__Short task__: Starting with the line that holds "Considering this image, is", reproduce each line through the last one of the data, exactly as written. Pictures are not copied.

__Records provided__:
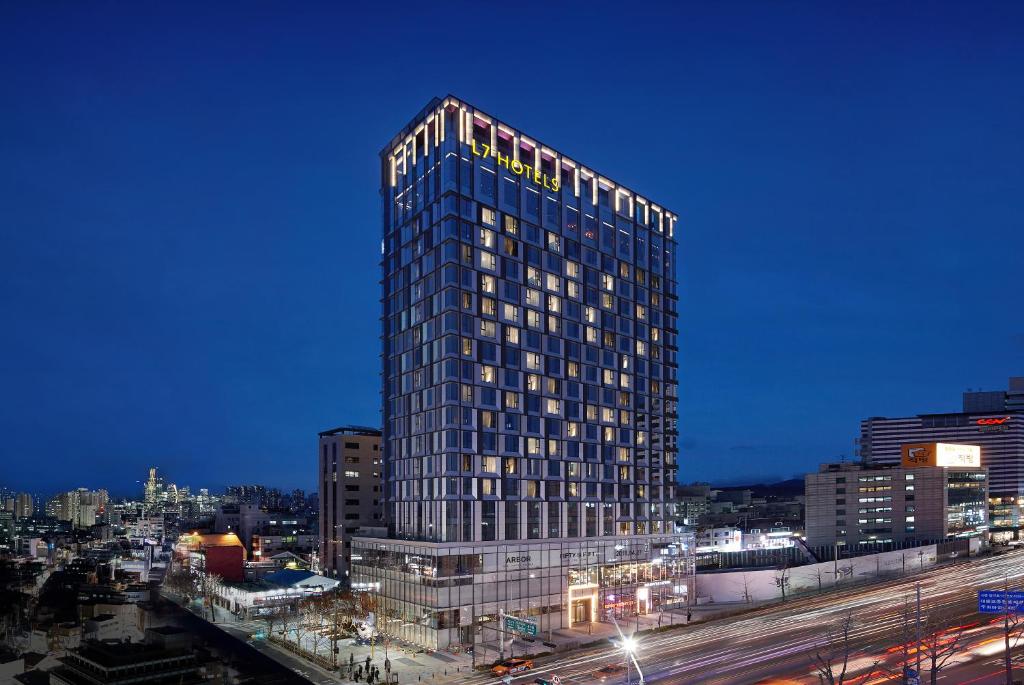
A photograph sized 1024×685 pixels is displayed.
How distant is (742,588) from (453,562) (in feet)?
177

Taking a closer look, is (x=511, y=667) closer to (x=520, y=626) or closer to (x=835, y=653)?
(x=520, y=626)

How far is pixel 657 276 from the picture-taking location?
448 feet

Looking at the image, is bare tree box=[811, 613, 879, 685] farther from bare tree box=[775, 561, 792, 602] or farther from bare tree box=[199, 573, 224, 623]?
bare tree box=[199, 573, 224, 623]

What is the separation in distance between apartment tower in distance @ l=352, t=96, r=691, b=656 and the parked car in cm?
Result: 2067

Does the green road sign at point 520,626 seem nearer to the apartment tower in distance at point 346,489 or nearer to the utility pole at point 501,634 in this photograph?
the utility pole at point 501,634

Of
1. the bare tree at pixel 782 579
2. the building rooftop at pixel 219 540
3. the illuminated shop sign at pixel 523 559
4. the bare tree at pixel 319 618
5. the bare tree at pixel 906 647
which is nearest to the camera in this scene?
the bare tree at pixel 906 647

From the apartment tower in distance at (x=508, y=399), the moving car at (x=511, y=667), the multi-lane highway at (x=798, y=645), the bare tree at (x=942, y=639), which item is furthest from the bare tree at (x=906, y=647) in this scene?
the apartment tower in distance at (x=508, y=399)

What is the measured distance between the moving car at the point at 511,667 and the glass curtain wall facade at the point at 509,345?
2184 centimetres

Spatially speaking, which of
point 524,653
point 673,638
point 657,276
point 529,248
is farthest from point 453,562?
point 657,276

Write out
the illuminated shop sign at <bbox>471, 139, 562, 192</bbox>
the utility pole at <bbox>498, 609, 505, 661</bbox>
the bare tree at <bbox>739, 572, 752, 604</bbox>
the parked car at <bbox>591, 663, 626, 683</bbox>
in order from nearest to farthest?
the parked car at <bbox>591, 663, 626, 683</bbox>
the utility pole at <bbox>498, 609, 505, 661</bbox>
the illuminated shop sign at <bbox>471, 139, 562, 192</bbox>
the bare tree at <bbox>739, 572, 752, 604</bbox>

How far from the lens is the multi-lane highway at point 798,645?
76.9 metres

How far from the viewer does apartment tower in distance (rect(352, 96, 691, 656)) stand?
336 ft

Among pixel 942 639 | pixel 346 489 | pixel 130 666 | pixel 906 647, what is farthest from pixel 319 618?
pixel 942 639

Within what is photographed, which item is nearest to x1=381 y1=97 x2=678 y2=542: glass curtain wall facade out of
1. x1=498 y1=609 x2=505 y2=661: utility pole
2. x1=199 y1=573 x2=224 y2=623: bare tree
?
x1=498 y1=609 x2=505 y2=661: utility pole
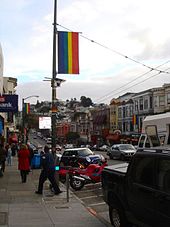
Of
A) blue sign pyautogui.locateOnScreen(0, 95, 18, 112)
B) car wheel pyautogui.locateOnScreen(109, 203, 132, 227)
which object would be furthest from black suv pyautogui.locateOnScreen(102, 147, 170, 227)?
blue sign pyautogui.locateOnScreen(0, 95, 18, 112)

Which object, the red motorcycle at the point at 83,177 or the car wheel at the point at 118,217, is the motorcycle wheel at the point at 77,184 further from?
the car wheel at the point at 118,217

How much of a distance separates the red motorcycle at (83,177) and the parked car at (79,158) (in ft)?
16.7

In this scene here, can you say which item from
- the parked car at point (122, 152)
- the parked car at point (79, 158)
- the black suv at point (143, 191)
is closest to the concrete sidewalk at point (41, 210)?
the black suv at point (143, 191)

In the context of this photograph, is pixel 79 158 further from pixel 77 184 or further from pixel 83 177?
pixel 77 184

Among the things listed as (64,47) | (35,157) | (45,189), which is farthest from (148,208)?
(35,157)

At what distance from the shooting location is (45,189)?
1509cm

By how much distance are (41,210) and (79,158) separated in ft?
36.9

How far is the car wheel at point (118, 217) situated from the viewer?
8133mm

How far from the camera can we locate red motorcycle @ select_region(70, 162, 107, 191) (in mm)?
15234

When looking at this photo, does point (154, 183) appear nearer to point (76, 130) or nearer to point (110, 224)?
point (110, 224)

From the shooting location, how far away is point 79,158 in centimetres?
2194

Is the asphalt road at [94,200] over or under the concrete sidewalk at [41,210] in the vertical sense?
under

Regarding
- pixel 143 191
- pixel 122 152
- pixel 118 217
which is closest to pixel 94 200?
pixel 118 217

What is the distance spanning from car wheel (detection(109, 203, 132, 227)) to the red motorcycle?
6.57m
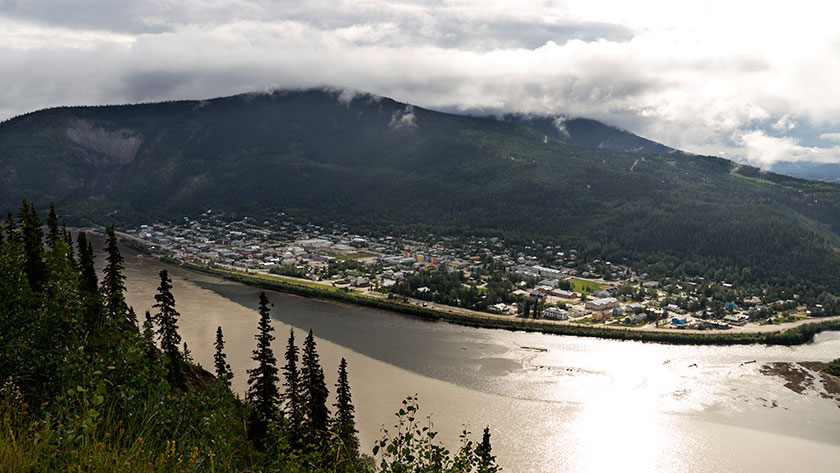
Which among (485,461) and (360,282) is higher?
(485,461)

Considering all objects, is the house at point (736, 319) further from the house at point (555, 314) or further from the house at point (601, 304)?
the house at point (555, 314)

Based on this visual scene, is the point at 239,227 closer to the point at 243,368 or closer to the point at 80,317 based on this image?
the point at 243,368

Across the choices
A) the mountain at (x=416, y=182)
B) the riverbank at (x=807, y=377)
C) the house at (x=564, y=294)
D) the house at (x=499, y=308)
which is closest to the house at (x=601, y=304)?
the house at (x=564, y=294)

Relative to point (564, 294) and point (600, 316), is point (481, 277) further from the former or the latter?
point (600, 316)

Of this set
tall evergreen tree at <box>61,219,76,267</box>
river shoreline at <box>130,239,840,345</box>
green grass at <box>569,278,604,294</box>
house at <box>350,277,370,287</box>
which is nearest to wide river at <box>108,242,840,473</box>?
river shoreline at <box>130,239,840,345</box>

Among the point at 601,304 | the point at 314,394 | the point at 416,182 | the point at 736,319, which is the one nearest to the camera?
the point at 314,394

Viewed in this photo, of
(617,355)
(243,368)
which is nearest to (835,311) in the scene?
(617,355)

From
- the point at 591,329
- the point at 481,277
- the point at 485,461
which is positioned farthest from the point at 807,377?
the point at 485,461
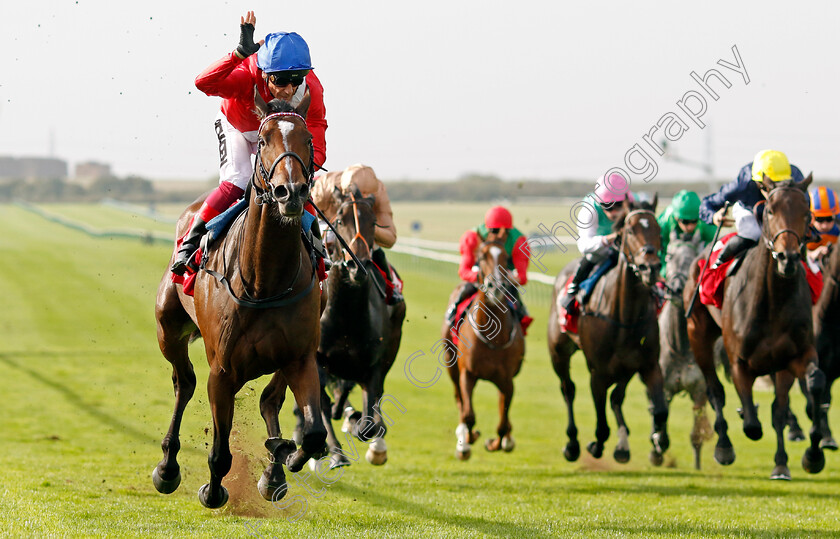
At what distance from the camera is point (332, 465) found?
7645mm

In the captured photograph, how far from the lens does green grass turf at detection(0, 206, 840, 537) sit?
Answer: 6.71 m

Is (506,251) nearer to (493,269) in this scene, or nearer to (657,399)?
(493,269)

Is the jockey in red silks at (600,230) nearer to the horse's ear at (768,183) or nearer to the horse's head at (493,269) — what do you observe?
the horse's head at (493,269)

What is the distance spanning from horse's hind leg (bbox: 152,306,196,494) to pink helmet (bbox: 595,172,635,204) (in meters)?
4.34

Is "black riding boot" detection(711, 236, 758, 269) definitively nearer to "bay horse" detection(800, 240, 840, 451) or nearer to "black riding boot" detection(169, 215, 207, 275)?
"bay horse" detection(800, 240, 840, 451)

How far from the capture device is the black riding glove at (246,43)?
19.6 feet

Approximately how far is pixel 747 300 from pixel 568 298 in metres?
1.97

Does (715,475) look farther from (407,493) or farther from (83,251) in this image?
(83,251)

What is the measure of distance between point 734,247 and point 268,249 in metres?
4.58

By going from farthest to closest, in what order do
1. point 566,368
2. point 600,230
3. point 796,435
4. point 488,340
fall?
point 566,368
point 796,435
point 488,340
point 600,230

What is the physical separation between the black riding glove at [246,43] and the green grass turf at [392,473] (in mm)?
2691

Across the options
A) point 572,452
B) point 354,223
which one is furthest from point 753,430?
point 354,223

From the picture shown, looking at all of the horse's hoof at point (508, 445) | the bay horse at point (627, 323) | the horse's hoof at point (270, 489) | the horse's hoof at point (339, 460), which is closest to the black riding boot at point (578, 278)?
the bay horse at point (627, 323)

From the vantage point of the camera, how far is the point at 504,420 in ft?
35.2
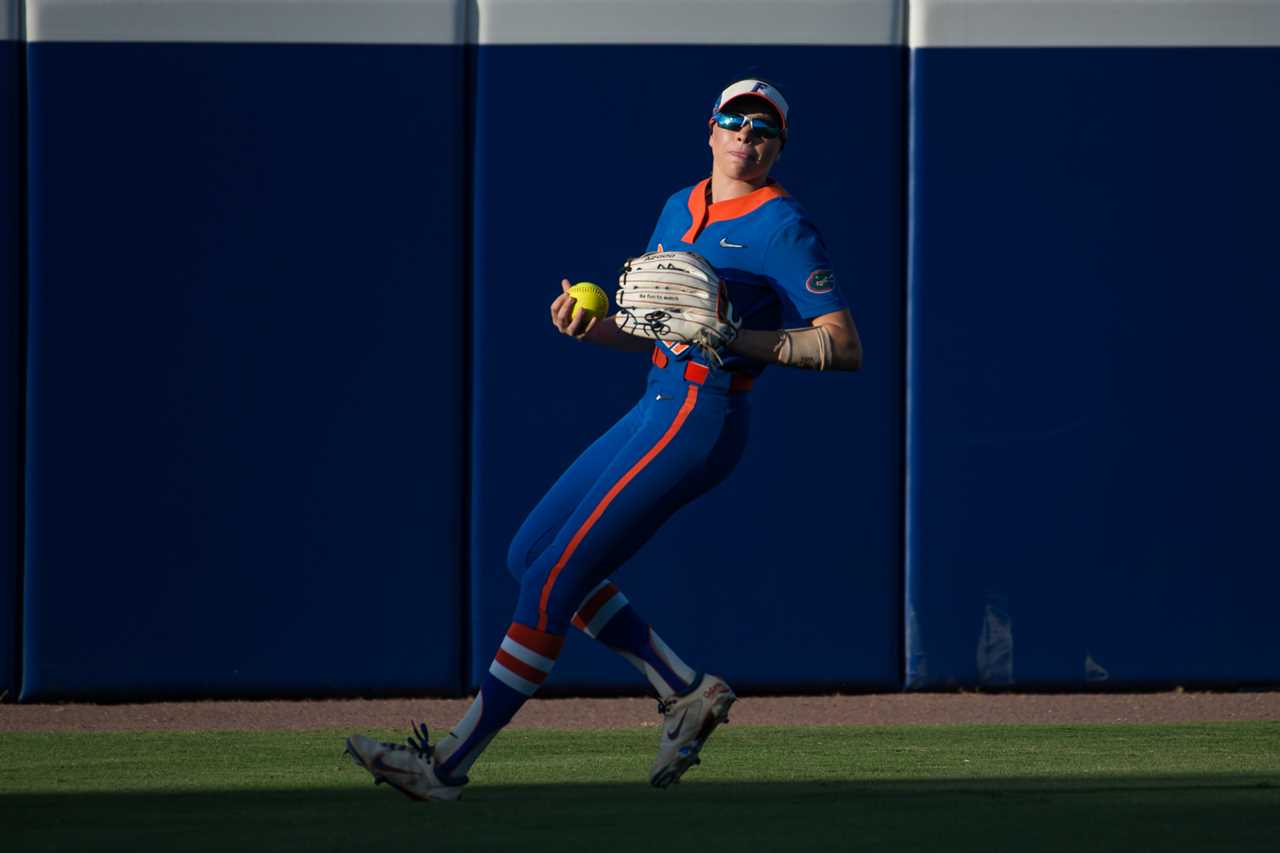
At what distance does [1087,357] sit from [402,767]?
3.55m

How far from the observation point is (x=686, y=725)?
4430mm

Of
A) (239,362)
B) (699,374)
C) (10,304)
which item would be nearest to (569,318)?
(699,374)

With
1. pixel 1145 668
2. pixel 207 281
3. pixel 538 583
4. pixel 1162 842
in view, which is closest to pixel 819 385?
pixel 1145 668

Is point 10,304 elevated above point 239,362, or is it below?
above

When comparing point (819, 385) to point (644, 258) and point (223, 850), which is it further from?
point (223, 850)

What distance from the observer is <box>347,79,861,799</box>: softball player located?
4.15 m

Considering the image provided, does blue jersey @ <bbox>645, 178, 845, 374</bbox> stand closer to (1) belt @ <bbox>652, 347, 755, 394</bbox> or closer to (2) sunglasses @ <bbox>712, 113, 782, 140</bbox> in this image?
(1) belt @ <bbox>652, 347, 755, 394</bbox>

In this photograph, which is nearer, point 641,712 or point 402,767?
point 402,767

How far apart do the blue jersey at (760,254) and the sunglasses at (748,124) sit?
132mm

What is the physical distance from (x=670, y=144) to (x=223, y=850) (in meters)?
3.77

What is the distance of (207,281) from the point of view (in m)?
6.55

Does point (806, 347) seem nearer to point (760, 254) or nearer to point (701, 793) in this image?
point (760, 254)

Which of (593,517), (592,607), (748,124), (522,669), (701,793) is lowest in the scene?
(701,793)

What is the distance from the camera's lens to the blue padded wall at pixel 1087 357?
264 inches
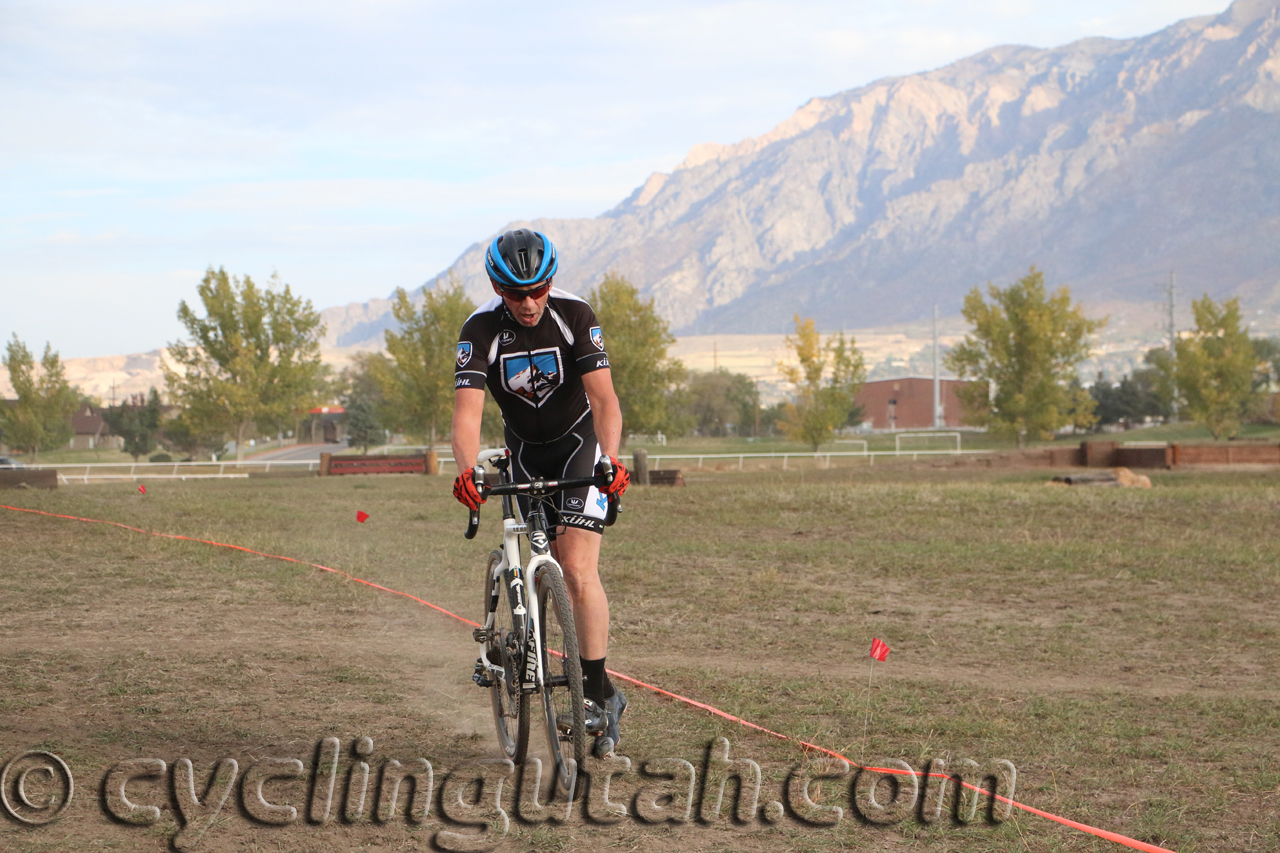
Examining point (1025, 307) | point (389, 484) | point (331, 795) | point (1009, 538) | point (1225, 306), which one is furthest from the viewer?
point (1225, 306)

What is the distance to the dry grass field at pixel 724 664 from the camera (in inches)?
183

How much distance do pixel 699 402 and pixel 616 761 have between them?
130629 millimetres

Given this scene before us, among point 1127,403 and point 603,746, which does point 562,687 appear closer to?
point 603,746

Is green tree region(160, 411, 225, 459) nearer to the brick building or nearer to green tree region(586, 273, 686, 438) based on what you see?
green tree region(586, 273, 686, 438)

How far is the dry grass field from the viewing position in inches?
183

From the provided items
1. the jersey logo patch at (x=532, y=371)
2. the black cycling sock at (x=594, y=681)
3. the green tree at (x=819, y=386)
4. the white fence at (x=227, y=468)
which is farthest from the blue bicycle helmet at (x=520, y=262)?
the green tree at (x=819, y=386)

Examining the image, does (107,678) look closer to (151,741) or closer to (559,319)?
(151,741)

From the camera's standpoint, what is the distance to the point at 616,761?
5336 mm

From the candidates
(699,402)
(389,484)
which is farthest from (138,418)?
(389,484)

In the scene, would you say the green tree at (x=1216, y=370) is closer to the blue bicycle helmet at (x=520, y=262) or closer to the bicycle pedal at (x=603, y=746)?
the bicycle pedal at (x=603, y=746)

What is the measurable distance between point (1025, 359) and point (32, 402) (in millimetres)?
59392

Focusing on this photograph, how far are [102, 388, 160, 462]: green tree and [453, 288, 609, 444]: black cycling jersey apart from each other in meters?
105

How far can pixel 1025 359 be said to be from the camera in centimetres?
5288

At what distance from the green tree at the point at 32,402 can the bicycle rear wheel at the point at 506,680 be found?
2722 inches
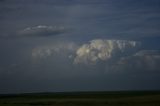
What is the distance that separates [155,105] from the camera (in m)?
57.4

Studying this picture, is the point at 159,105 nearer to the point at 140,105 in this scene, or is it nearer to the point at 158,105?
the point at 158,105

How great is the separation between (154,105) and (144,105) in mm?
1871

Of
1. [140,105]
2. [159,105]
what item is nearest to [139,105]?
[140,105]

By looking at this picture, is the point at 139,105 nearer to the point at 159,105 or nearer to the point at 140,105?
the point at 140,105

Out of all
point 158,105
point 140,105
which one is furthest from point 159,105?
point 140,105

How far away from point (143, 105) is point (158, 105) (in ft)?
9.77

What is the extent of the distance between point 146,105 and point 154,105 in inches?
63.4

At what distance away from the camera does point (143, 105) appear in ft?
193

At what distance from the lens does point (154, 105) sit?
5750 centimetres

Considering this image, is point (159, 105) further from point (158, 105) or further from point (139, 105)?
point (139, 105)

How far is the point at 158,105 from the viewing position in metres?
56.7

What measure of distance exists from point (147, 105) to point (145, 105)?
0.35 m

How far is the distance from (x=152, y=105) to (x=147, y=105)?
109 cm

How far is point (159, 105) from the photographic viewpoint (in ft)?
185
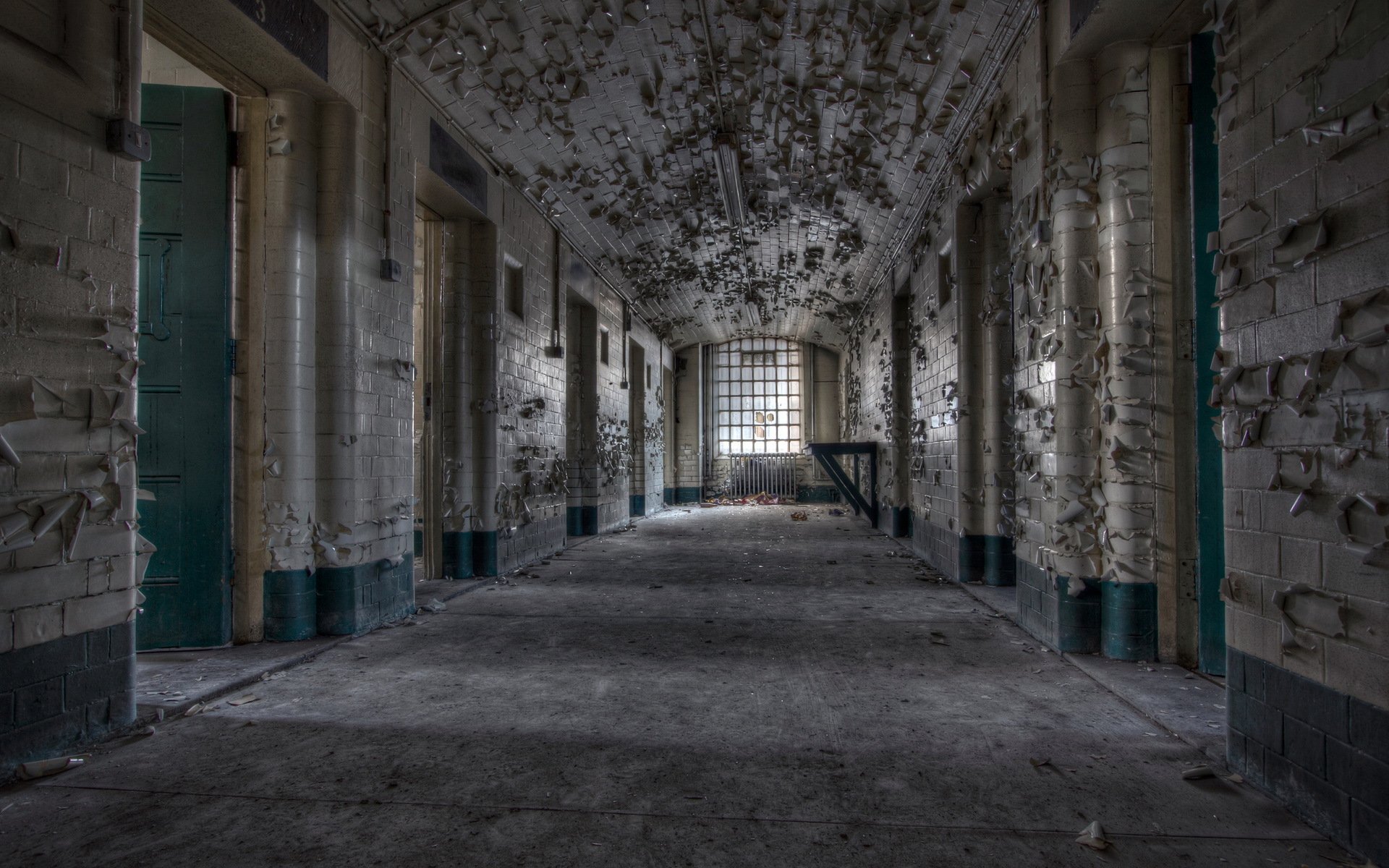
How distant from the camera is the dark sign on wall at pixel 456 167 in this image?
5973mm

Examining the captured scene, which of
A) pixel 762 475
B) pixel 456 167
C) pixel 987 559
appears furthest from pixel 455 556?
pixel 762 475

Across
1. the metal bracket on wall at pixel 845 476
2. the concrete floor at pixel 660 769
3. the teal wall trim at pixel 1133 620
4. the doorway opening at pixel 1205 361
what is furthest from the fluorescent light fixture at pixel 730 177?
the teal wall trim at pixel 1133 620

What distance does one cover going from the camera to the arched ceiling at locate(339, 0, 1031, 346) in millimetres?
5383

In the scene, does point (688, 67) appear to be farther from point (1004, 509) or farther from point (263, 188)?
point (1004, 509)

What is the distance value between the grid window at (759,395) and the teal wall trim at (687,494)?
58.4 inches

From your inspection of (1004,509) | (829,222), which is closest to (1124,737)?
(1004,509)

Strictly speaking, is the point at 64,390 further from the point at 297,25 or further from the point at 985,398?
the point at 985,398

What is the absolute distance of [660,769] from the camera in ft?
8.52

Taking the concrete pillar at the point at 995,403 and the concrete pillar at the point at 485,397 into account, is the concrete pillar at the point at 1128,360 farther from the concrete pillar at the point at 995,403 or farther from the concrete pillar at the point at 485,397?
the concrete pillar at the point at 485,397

__Solution to the exercise__:
Considering this image, is point (159, 105) further from point (158, 105) or further from point (139, 105)?
point (139, 105)

How far is the point at 158,105 from the viewing position in metres?
56.7

What measure of distance exists from point (147, 105) to point (145, 105)?
0.35 m

How far is the distance from (x=152, y=105) to (x=147, y=105)?
109 cm

How far is point (159, 105) from the photographic viewpoint (in ft)?
185
How distant from the camera is the dark sign on wall at pixel 456 167 in this image?
5973mm

Examining the captured scene, which of
A) pixel 762 475
B) pixel 456 167
C) pixel 987 559
appears furthest from pixel 455 556?
pixel 762 475

Across
1. the metal bracket on wall at pixel 845 476
2. the concrete floor at pixel 660 769
3. the teal wall trim at pixel 1133 620
4. the doorway opening at pixel 1205 361
what is furthest from the fluorescent light fixture at pixel 730 177?
the teal wall trim at pixel 1133 620

What distance does one cover going from the camera to the arched ceiling at locate(339, 0, 1031, 346) in millimetres?
5383

In the scene, does point (688, 67) appear to be farther from point (1004, 509) or farther from point (263, 188)?
point (1004, 509)

What is the distance value between the grid window at (759,395) and the teal wall trim at (687,494)?
58.4 inches

From your inspection of (1004,509) | (829,222), which is closest to (1124,737)?
(1004,509)

Strictly speaking, is the point at 64,390 further from the point at 297,25 or further from the point at 985,398?
the point at 985,398

What is the absolute distance of [660,769] from the camera in ft?
8.52

Taking the concrete pillar at the point at 995,403 and the concrete pillar at the point at 485,397 into account, is the concrete pillar at the point at 1128,360 farther from the concrete pillar at the point at 995,403 or farther from the concrete pillar at the point at 485,397?
the concrete pillar at the point at 485,397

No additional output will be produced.